[TUJUAN LATIHAN]:
**a.** Tulis ulang bagian kisah piknik ke pantai yang dimulai dari "Pas saya tanya" dan berlanjut sampai "yang siap siaga.". Tukar "Malang" dengan "Batu".
**b.** Teruskan kisah piknik ke pantai dari kalimat terakhir yang ada.

KEB

KEB

BPN

BPN

About Me

About Me
Diah is here! Mom of three boys.

Piknik Ke Pantai Pasir Putih Trenggalek

12 komentar
Hari Minggu tanggal 15 Januari kemarin, untuk pertama kalinya anak-anak saya bisa melihat laut. Memang sampai umur 6 dan 7 tahun ini permintaan mereka baru dapat dipenuhi setelah sebelumnya selalu kami tunda. Alasannya karena mereka, terutama si sulung merupakan anak super aktif yang masih sulit diarahkan. Kami khawatir di pantai nanti mereka bisa terlampau kegirangan dan hilang kendali. Berhubung kali ini mereka sudah mulai bisa diarahkan, maka kami berani mengajak mereka ke Pantai Pasir Putih, Trenggalek, Jawa Timur.

Lucunya sebelum ke sana, ada dramatisasi. Beberapa kali sepulang sekolah, anak kedua kami selalu bercerita dengan nada iri bahwa teman-temannya sudah berkunjung ke sana dan ke situ. Pada puncaknya, anak saya itu mengadu begini ke saya, "Bu, semua temanku itu udah pernah ke hotel, museum sama pantai lho. Cuma aku yang belum. Padahal aku tu pengeeeeeen banget lho, Bu." Ibu mana yang nggak ngilu hatinya direngeki anak kelas 1 SD?

Akhirnya saya bilang ke suami, "Ke museum dulu aja, Yah." Maksud saya cari yang dekat dulu saja mengingat saya sedang hamil. Tapi ternyata museum terdekat dari Madiun adalah Museum Trinil, Ngawi. Wah, pikir saya,belum tentu anak-anak tertarik lihat diorama dan fosil. Pilihan lain adalah ke Solo. Waduh, jauh amat.

Pas saya tanya anak saya ingin ke museum apa, jawabannya museum kendaraan. Walah, itu sih Museum Angkut di Malang. Ada yang lebih dekat nggak?

Ya sudah, akhirnya diputuskan ke pantai saja. Sama-sama jauh, tapi lebih bisa dipastikan kalau anak-anak bakal suka. Pantai mana? Pikir saya Pacitan tapi suami saya punya ide lain: Trenggalek. Baiklah. Trenggalek, kami datang.

pantai-pasir-putih-trenggalek

Berbekal pak sopir yang berpengalaman, kami berangkat pukul 5.30 pagi dari rumah. Bawaannya cuma pakaian ganti dan alat mandi serta alat sholat. Duit juga dong tentunya. Saya juga bawa seperangkat senjata anti mabuk perjalanan. Minyak kayu putih itu wajib ada, juga tisu basah dan kering, obat-obatan seperti tetes mata, plester dan paracetamol. Ponsel dengan baterai penuh dan power bank yang siap siaga.

[DATA]:
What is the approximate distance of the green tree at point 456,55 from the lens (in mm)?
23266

[SOAL TERSELESAIKAN]:
**a.**
Pas saya tanya anak saya ingin ke museum apa, jawabannya museum kendaraan. Walah, itu sih Museum Angkut di Batu. Ada yang lebih dekat nggak?

Ya sudah, akhirnya diputuskan ke pantai saja. Sama-sama jauh, tapi lebih bisa dipastikan kalau anak-anak bakal suka. Pantai mana? Pikir saya Pacitan tapi suami saya punya ide lain: Trenggalek. Baiklah. Trenggalek, kami datang.

pantai-pasir-putih-trenggalek

Berbekal pak sopir yang berpengalaman, kami berangkat pukul 5.30 pagi dari rumah. Bawaannya cuma pakaian ganti dan alat mandi serta alat sholat. Duit juga dong tentunya. Saya juga bawa seperangkat senjata anti mabuk perjalanan. Minyak kayu putih itu wajib ada, juga tisu basah dan kering, obat-obatan seperti tetes mata, plester dan paracetamol. Ponsel dengan baterai penuh dan power bank yang siap siaga.

**b.**
Perhentian pertama adalah tempat sarapan. Pak sopir memilihkan sebuah warung nasi pecel di wilayah Jenangan, Ponorogo. Desa ini ada di arah Telaga Ngebel kalau dari Madiun. Sampai di sana warungnya belum buka tapi ada tanda-tanda mau buka. Seorang ibu keluar dan bertanya apakah kami mau menunggu. Tentu saja, Bu. Sekitar 10 menit kemudian makanan pun tersaji.

Pemiliknya seorang ibu sepuh. Pas mau melayani kami, beliau bertanya kami orang mana. Kok ditanya segala?
Jawab beliau, "Kalau orang Ponorogo saya kasih sambelnya banyak, soalnya ini pedes banget."
Ooo...gitu to. Dan memang sambelnya puedes pol! Ini yang makan saya apa sambelnya yang makan saya??

Rasanya memang agak beda dengan sambal pecel Madiun. Lebih asin dan lebih terasa daun jeruknya. Menurut si ibu penjual, meski harga cabai naik, beliau tidak mengurangi jumlah cabainya. Komposisinya tetap 4 kg cabai dan 2 kg kacang tanah. Whuaaa...pantesan... Tapi berhubung suami saya jagoan sambel, suami saya malah girang. Ya ampuuun... Yang juga spesial di sini adalah tempe gorengnya. Tempe bungkus godhong yang lebar, tipis dan gurih. Apalagi pas masih hangat, mmm... Sayangnya saya lupa nggak motret-motret di warung ini. Maaf, ya.

Yang penasaran sama warung ini, kalau dari arah Madiun, begitu masuk perbatasan Ponorogo (gapura), belok kiri di lampu lalu-lintas (arah Telaga Ngebel). Ikuti jalan, belok kanan, maju lagi, warung itu ada di kanan jalan, depan toko mobil dan susu. Saya ingat banget toko mobil dan susu itu soalnya aneh aja, mobil kok sama susu. Mungkin jualan mobil itu bisnis si suami, sedangkan bisnis susu itu milik si istri. Hehe...sok tau.

Setelah sarapan kami lanjut ke Trenggalek. Rute yang ditempuh melewati Pondok Gontor Darussalam di luar kota Ponorogo. Di perempatan Jabung yang terkenal dengan Dawet Jabungnya itu kami belok kiri ke arah Stadion Pondok Gontor. Rencananya nanti pulang mau mampir ke Dawet Jabung tapi nggak jadi karena hujan deras dan perut sudah penuh.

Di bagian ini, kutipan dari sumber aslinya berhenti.